# substring

Discussion in 'C Programming' started by Jupiter, Nov 2, 2003.

1. ### JupiterGuest

Hey,
I would like to know 2 things.
1)Is there any function (in C standard library) that extracts a
substring from a string?
2)Is there any function (in C standard library) that returns the
position of a substring in a string?

Thx a lot...

Jupiter, Nov 2, 2003

2. ### Ivan VecerinaGuest

"Jupiter" <> wrote in message
news:...
> Hey,
> I would like to know 2 things.
> 1)Is there any function (in C standard library) that extracts a
> substring from a string?

Not directly -- this has to be emulated with a more general
function such as memcpy (how exactly depends on the
destination storage for the substring).

> 2)Is there any function (in C standard library) that returns the
> position of a substring in a string?

Yes:
char* pos = strstr(str_to_search_through,str_to_find);

hth, Ivan
--
http://ivan.vecerina.com

Ivan Vecerina, Nov 2, 2003

3. ### Peter PichlerGuest

"Jupiter" <> wrote in message
news:...
> Hey,
> I would like to know 2 things.
> 1)Is there any function (in C standard library) that extracts a
> substring from a string?

Yes.

> 2)Is there any function (in C standard library) that returns the
> position of a substring in a string?

Yes.

> Thx a lot...

The questions you presumably *wanted* to ask were "what is the function
to..."

To extract a substring on positions n to m from a string s you can use

strncpy(dest, s + n, m - n + 1);
dest[m - n] = 0;

(or in short strncpy(dest, s + n, m - n + 1)[m - n] = 0

Look up strncpy in your manual to see how it works and why adding the
zero is necessary.

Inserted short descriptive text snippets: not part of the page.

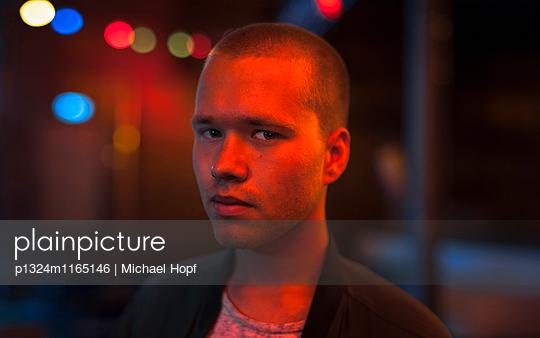 Porträt eines skeptischen jungen Mannes  - p1324m1165146 von michaelhopf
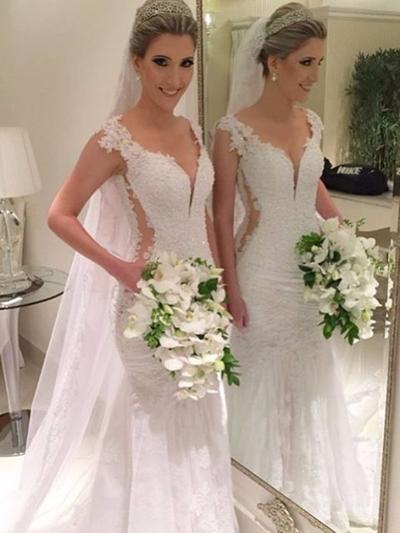 Fashion Court Train Trumpet/Mermaid Wedding Dresses V-neck Tulle Lace Sleeveless (002144851)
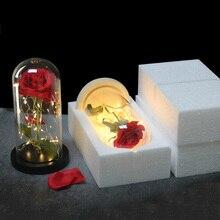 Несколько цветов Красота и чудовище красная роза в стеклянном куполе на деревянной основе для подарков Святого Валентина светодиодный лампы с розами Рождество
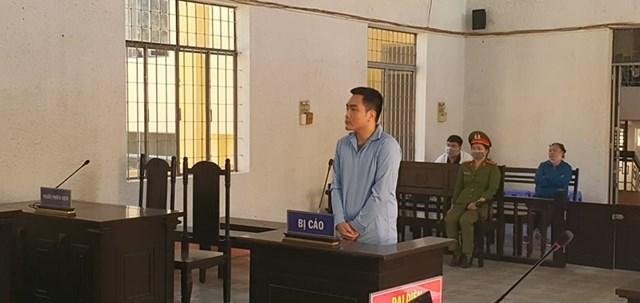 Bị cáo Long Thanh Tú tại phiên tòa.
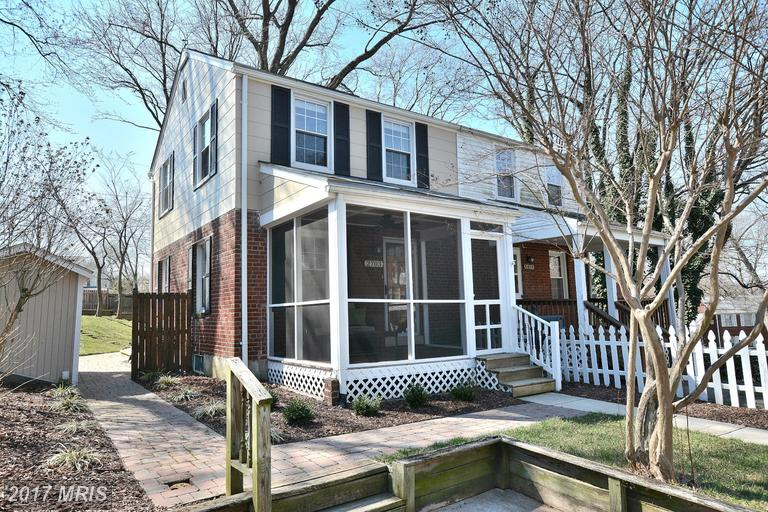 duplexes at 2703 Farmington Dr, Alexandria 22303
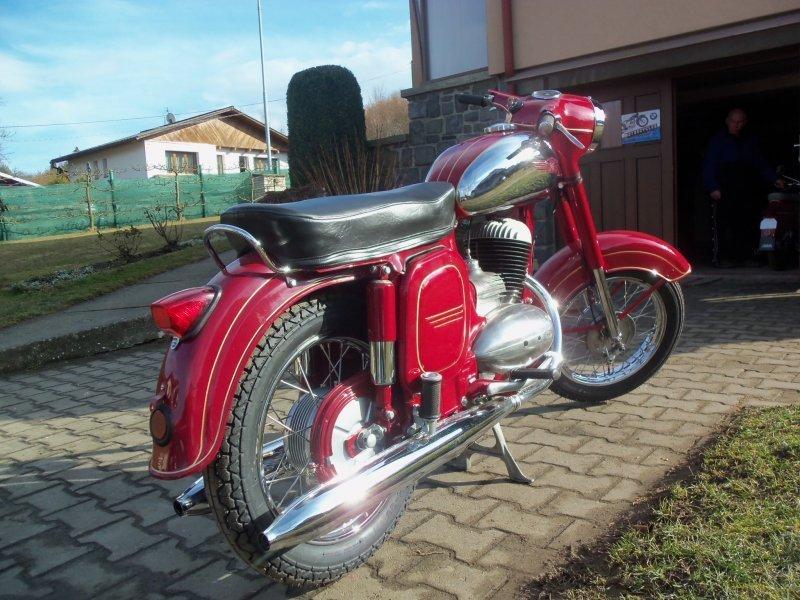 Jawa 250-592 Panelka bazar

You must also make sure beforehand that:
a) s is at leat n + 1 characters long and
b) you have enough space in dest for m - n + 1 characters.

To find a substring in a string you can use

char * position = strstr(substring, string);

If you want an offset rather than a pointer to the substring, use

size_t offset = position - string;

Again, look up strstr in your manual for reference. Please note that
strstr returns NULL if the substring is not foud in string, you must
check for that.

Peter Pichler, Nov 2, 2003
4. ### Andreas KahariGuest

In article <>, Jupiter wrote:
> Hey,
> I would like to know 2 things.
> 1)Is there any function (in C standard library) that extracts a
> substring from a string?

Yes, strncpy() can be made to copy a substring of one string
into another:

#include <string.h> /* for strncpy() */
#include <stdio.h> /* for printf() */

int
main(void)
{
char msg[] = "Hello World!";
char submsg[10]; /* Must be long enough */

/* Copy the substring "o W" from msg to submsg */
strncpy(submsg, &msg[4], 3);

/* Terminate the resulting string since strncpy() doesn't */
submsg[3] = '\0';

printf("msg[] = '%s'\nsubmsg[] = '%s'\n", msg, submsg);

return 0;
}

> 2)Is there any function (in C standard library) that returns the
> position of a substring in a string?

No, but you may use strstr() like this:

#include <string.h> /* for strstr() */
#include <stdio.h> /* for printf(), fprintf() */
#include <stddef.h> /* for ptrdiff_t, NULL */

int
main(void)
{
char msg[] = "Hello World!";
char *ptr;

ptrdiff_t ptrpos;

/* Locate the substring "o W" in msg */
ptr = strstr(msg, "o W");

if (ptr == NULL) {
} else {
/* Calculate the position of ptr in msg */
ptrpos = ptr - &msg[0];

printf("Position of 'o W' in '%s' is %d\n", msg, ptrpos);
}

return 0;
}

>
>
>
> Thx a lot...

Wlcm a lot...

--
Andreas Kähäri

Andreas Kahari, Nov 2, 2003
5. ### Peter PichlerGuest

"Peter Pichler" <> wrote in message
news:UO4pb.422\$...
> To find a substring in a string you can use
>
> char * position = strstr(substring, string);

....
> Again, look up strstr in your manual for reference.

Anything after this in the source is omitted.